(Exercise) Take the records below and set them down exactly, so that every line matches the original.
───── Extracted information ─────
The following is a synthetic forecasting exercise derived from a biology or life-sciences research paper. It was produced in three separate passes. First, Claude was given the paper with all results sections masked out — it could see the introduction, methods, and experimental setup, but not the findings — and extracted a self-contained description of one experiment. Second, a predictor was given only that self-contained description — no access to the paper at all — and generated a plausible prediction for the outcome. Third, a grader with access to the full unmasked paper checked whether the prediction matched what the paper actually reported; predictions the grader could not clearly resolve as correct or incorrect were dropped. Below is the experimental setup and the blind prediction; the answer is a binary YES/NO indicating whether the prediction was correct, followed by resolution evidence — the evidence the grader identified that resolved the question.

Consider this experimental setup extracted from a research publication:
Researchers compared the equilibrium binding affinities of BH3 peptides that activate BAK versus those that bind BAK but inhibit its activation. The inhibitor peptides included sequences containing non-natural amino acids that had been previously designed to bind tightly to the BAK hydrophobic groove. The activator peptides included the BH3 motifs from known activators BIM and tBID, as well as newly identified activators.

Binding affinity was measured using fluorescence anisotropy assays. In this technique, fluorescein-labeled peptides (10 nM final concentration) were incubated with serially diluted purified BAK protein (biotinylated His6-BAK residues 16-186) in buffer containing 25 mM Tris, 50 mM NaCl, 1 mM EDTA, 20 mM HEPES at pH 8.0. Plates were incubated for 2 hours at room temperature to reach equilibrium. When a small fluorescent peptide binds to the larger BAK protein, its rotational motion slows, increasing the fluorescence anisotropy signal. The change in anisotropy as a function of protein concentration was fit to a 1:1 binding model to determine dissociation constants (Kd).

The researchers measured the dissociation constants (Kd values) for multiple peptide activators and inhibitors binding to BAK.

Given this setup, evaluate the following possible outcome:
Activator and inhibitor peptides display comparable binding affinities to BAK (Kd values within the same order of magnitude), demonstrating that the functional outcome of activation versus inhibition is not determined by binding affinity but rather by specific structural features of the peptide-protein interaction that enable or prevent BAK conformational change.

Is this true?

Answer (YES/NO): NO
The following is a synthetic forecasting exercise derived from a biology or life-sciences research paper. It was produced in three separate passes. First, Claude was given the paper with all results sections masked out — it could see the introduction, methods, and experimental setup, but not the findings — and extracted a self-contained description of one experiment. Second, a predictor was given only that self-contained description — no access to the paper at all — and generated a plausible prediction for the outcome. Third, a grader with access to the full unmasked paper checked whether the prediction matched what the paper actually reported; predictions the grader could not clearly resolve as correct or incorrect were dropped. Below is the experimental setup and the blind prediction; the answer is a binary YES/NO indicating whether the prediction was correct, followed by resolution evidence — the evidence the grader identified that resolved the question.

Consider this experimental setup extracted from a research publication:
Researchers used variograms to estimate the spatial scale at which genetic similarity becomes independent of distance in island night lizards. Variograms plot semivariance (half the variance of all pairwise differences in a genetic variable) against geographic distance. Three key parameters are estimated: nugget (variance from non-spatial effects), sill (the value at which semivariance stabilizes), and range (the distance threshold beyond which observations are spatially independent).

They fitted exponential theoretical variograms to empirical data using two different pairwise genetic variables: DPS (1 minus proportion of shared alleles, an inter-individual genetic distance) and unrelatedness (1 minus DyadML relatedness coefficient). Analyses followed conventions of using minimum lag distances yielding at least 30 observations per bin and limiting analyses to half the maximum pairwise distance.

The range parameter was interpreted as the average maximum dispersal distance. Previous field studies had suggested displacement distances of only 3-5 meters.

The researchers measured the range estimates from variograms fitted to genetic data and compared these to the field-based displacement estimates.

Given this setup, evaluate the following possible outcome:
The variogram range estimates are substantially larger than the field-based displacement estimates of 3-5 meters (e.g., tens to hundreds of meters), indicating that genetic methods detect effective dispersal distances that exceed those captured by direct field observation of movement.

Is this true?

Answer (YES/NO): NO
─────
(Solution to this exercise)
The following is a synthetic forecasting exercise derived from a biology or life-sciences research paper. It was produced in three separate passes. First, Claude was given the paper with all results sections masked out — it could see the introduction, methods, and experimental setup, but not the findings — and extracted a self-contained description of one experiment. Second, a predictor was given only that self-contained description — no access to the paper at all — and generated a plausible prediction for the outcome. Third, a grader with access to the full unmasked paper checked whether the prediction matched what the paper actually reported; predictions the grader could not clearly resolve as correct or incorrect were dropped. Below is the experimental setup and the blind prediction; the answer is a binary YES/NO indicating whether the prediction was correct, followed by resolution evidence — the evidence the grader identified that resolved the question.

Consider this experimental setup extracted from a research publication:
Researchers compared the equilibrium binding affinities of BH3 peptides that activate BAK versus those that bind BAK but inhibit its activation. The inhibitor peptides included sequences containing non-natural amino acids that had been previously designed to bind tightly to the BAK hydrophobic groove. The activator peptides included the BH3 motifs from known activators BIM and tBID, as well as newly identified activators.

Binding affinity was measured using fluorescence anisotropy assays. In this technique, fluorescein-labeled peptides (10 nM final concentration) were incubated with serially diluted purified BAK protein (biotinylated His6-BAK residues 16-186) in buffer containing 25 mM Tris, 50 mM NaCl, 1 mM EDTA, 20 mM HEPES at pH 8.0. Plates were incubated for 2 hours at room temperature to reach equilibrium. When a small fluorescent peptide binds to the larger BAK protein, its rotational motion slows, increasing the fluorescence anisotropy signal. The change in anisotropy as a function of protein concentration was fit to a 1:1 binding model to determine dissociation constants (Kd).

The researchers measured the dissociation constants (Kd values) for multiple peptide activators and inhibitors binding to BAK.

Given this setup, evaluate the following possible outcome:
Activator and inhibitor peptides display comparable binding affinities to BAK (Kd values within the same order of magnitude), demonstrating that the functional outcome of activation versus inhibition is not determined by binding affinity but rather by specific structural features of the peptide-protein interaction that enable or prevent BAK conformational change.

Is this true?

Answer (YES/NO): NO
The following is a synthetic forecasting exercise derived from a biology or life-sciences research paper. It was produced in three separate passes. First, Claude was given the paper with all results sections masked out — it could see the introduction, methods, and experimental setup, but not the findings — and extracted a self-contained description of one experiment. Second, a predictor was given only that self-contained description — no access to the paper at all — and generated a plausible prediction for the outcome. Third, a grader with access to the full unmasked paper checked whether the prediction matched what the paper actually reported; predictions the grader could not clearly resolve as correct or incorrect were dropped. Below is the experimental setup and the blind prediction; the answer is a binary YES/NO indicating whether the prediction was correct, followed by resolution evidence — the evidence the grader identified that resolved the question.

Consider this experimental setup extracted from a research publication:
Researchers used variograms to estimate the spatial scale at which genetic similarity becomes independent of distance in island night lizards. Variograms plot semivariance (half the variance of all pairwise differences in a genetic variable) against geographic distance. Three key parameters are estimated: nugget (variance from non-spatial effects), sill (the value at which semivariance stabilizes), and range (the distance threshold beyond which observations are spatially independent).

They fitted exponential theoretical variograms to empirical data using two different pairwise genetic variables: DPS (1 minus proportion of shared alleles, an inter-individual genetic distance) and unrelatedness (1 minus DyadML relatedness coefficient). Analyses followed conventions of using minimum lag distances yielding at least 30 observations per bin and limiting analyses to half the maximum pairwise distance.

The range parameter was interpreted as the average maximum dispersal distance. Previous field studies had suggested displacement distances of only 3-5 meters.

The researchers measured the range estimates from variograms fitted to genetic data and compared these to the field-based displacement estimates.

Given this setup, evaluate the following possible outcome:
The variogram range estimates are substantially larger than the field-based displacement estimates of 3-5 meters (e.g., tens to hundreds of meters), indicating that genetic methods detect effective dispersal distances that exceed those captured by direct field observation of movement.

Is this true?

Answer (YES/NO): NO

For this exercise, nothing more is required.